- **EXERCISE OBJECTIVE**: The entries below contain pictures. Write out only the lines from the line with "Elf Illuminating Palette Review Swatches" up to and including the line with "Moscow, Izmailovo at evening", exactly, without them.

***** DATA SHOWN *****

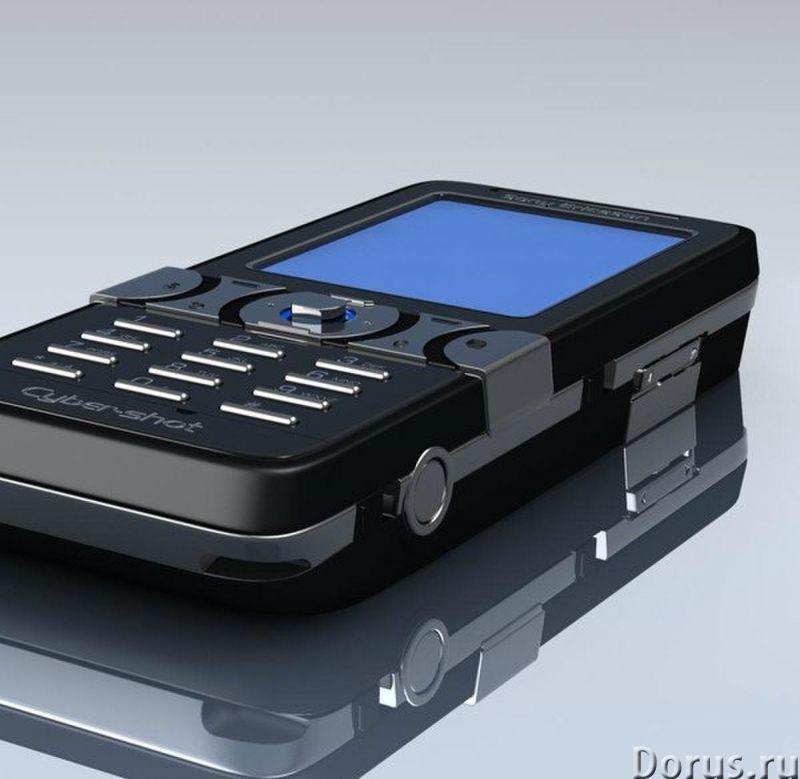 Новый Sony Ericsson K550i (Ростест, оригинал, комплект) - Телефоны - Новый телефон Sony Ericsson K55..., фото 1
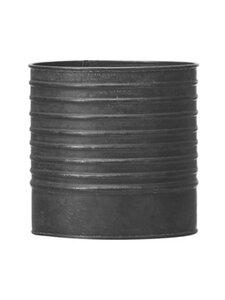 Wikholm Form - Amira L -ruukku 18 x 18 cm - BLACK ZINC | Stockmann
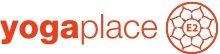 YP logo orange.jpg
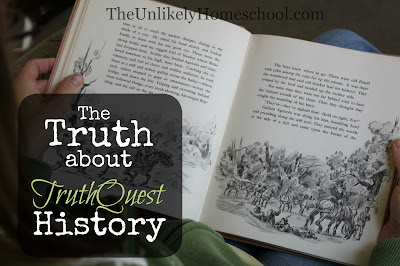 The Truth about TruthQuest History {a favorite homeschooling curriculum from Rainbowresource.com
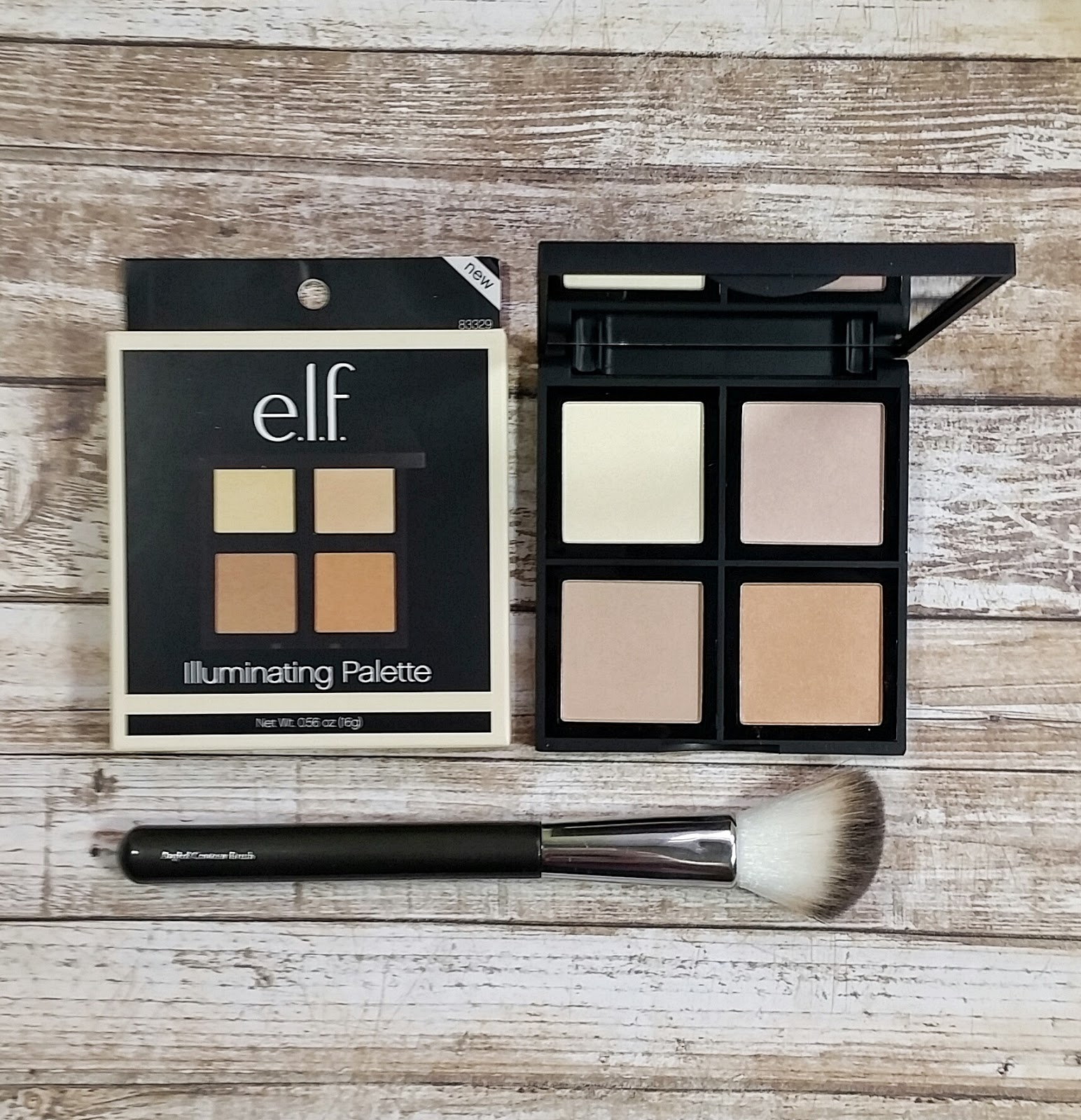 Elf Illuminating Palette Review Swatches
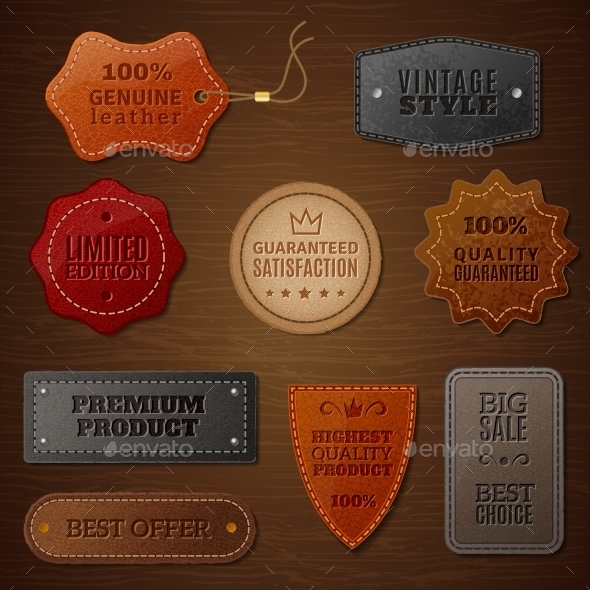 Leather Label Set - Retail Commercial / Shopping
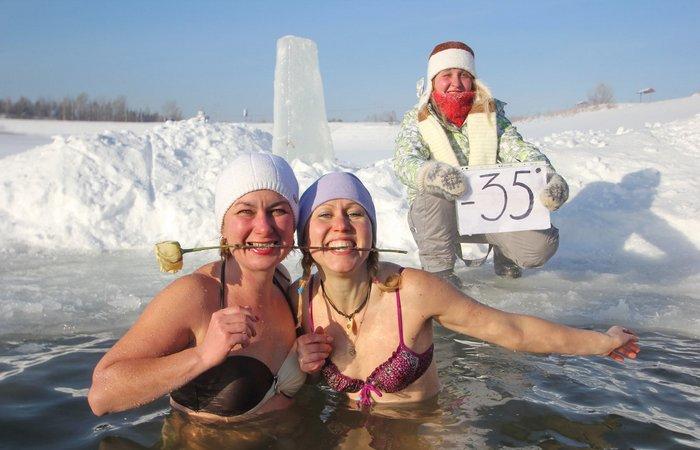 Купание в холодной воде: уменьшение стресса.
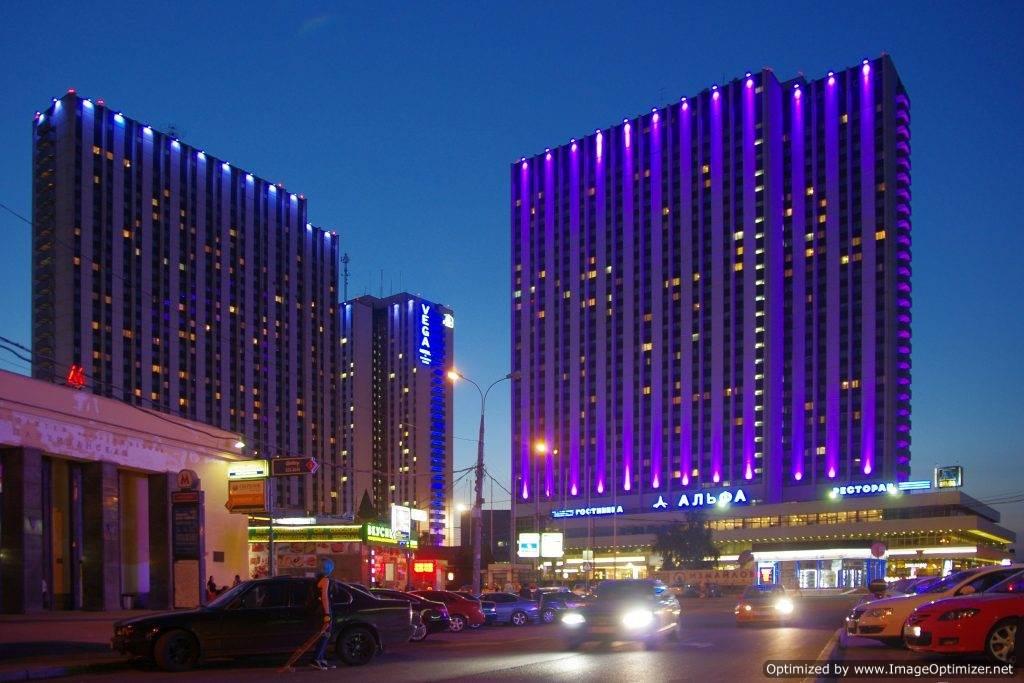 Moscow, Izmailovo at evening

*****
***** DATA SHOWN *****

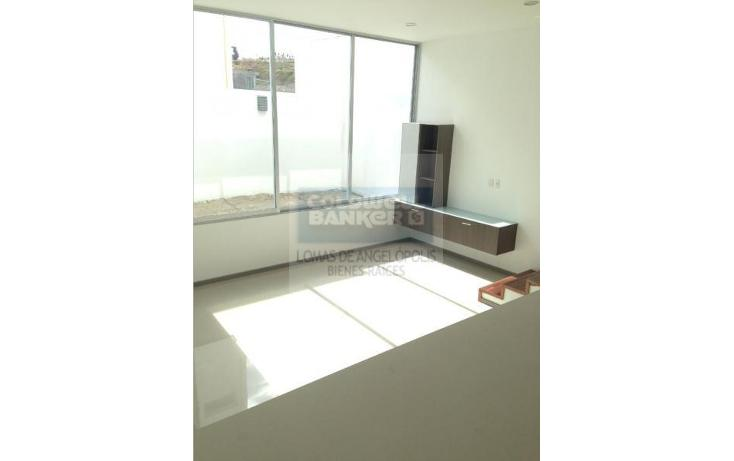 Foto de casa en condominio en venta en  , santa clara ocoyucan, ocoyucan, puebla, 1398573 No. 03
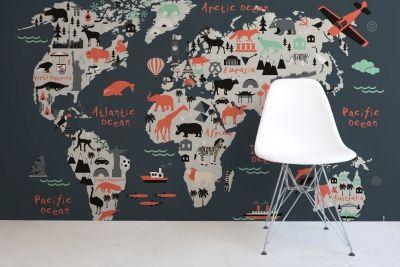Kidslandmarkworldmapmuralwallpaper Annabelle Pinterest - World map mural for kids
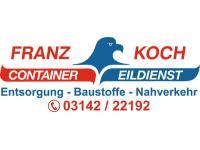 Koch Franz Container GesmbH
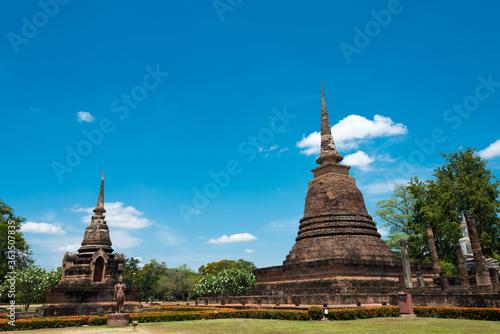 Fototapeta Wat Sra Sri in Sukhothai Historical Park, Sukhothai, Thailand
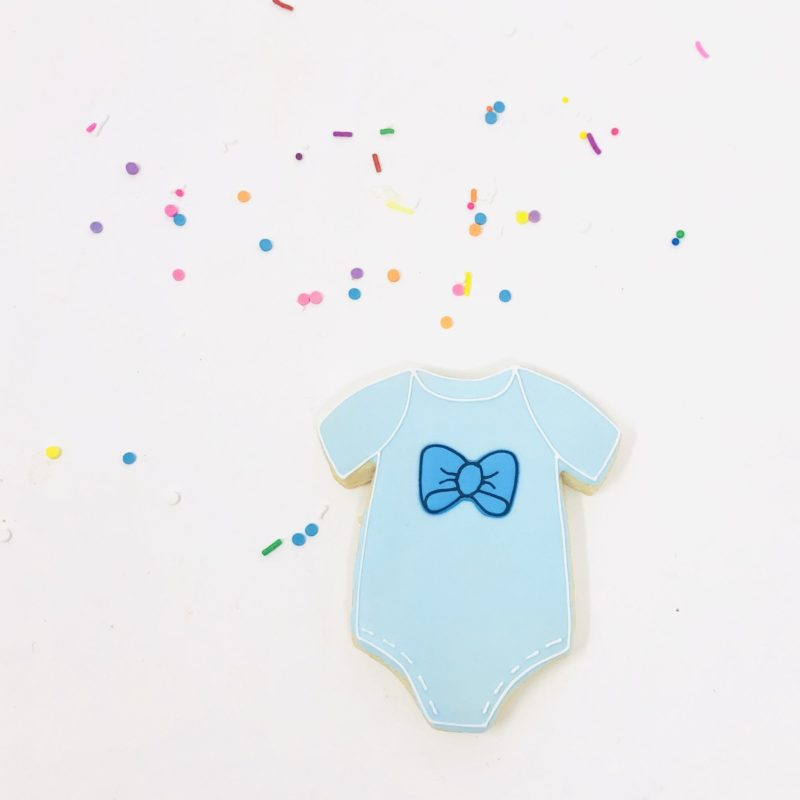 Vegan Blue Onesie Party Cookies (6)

*****

- **EXERCISE ANSWER**:
 Elf Illuminating Palette Review Swatches
 Leather Label Set - Retail Commercial / Shopping
 Купание в холодной воде: уменьшение стресса.
 Moscow, Izmailovo at evening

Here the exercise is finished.